-- Excerpt provided --
========
Mr. and Ms. Smith are a couple of fellow hedonists and now regular contributors to the Hg2 Blog. Their identities? A mystery. We’ll be bringing you their restaurant reviews each and every week. This week the couple take a stroll down Brompton Road to review Racine.
Read Mr. & Ms. Smith’s last review here
Check out Mr & Ms Smith’s blog here
Racine Restaurant, 239 Brompton Road, SW3
Ms. Smith: I don’t get Gloucester Road. Neighbour to both Knightsbridge and Earls Court, it can boast neither the grandiose nature of the former or the student/traveller vibe of the latter. Its high ceilinged, Regency apartments are both lavish and characterless. There’s something totally soulless about the place which makes me think that nobody really wants to live there, they just end up there. After twenty years in London, I have been to Gloucester Road only a handful of times and that was to complete an Exercise to Music course being held at the David Lloyd Club over five years ago. Since obtaining my certificate, I had never taught aerobics or visited Gloucester Road again until last week, when Mr. Smith suggested a mid-week, early-evening rendezvous at the Grange Strathmore, a hidden gem just a three-minute walk from Gloucester Road station.
The Grange Group of hotels is one of London’s best-kept secrets. Traditionally English/Scottish, it doesn’t aspire to be cool on any level. What its properties do is comfort and value for money, especially if you bypass the discount hotel websites and go straight to the Grange’s own where a last-minute rate of just over £100 a night will get you a bedroom with a double and two twin beds, bathroom, flat screen TV, and more furniture than is necessary.
========
-- Written exercise a --
From the Racine review excerpt, return the passage that begins at the words "The Grange Group" and stops after the words "than is necessary.", copied exactly.

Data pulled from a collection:
========
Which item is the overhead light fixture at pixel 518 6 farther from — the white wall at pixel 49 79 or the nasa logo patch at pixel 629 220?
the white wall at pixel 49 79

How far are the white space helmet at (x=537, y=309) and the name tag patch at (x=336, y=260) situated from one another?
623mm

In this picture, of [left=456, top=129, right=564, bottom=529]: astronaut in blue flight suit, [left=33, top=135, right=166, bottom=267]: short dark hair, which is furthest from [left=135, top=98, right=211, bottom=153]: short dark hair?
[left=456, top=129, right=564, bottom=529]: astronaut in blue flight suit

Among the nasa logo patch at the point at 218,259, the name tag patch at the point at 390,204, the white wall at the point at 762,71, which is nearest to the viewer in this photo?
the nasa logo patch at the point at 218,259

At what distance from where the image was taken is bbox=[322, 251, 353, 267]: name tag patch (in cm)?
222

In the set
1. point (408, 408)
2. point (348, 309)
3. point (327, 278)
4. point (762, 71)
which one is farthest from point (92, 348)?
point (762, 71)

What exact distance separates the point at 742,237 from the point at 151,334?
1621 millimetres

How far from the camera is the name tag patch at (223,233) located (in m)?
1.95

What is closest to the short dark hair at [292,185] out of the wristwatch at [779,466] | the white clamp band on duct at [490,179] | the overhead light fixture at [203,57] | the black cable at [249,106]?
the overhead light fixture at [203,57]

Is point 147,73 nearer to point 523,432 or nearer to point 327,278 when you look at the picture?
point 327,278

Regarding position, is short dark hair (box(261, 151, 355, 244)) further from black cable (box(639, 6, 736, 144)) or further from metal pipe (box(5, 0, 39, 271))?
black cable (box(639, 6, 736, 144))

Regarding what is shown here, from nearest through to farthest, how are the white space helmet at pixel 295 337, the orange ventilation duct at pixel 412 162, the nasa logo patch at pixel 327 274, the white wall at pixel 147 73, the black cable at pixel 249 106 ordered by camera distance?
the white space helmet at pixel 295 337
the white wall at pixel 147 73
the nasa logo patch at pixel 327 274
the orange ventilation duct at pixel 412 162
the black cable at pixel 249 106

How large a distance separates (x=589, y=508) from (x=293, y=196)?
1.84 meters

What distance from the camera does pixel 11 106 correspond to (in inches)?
========
-- Written exercise b --
Retype the rows exactly, beginning at the line that has "How large a" and continuing through the end of the rows.

-- Correct response a --
The Grange Group of hotels is one of London’s best-kept secrets. Traditionally English/Scottish, it doesn’t aspire to be cool on any level. What its properties do is comfort and value for money, especially if you bypass the discount hotel websites and go straight to the Grange’s own where a last-minute rate of just over £100 a night will get you a bedroom with a double and two twin beds, bathroom, flat screen TV, and more furniture than is necessary.

-- Correct response b --
How large a distance separates (x=589, y=508) from (x=293, y=196)?
1.84 meters

What distance from the camera does pixel 11 106 correspond to (in inches)?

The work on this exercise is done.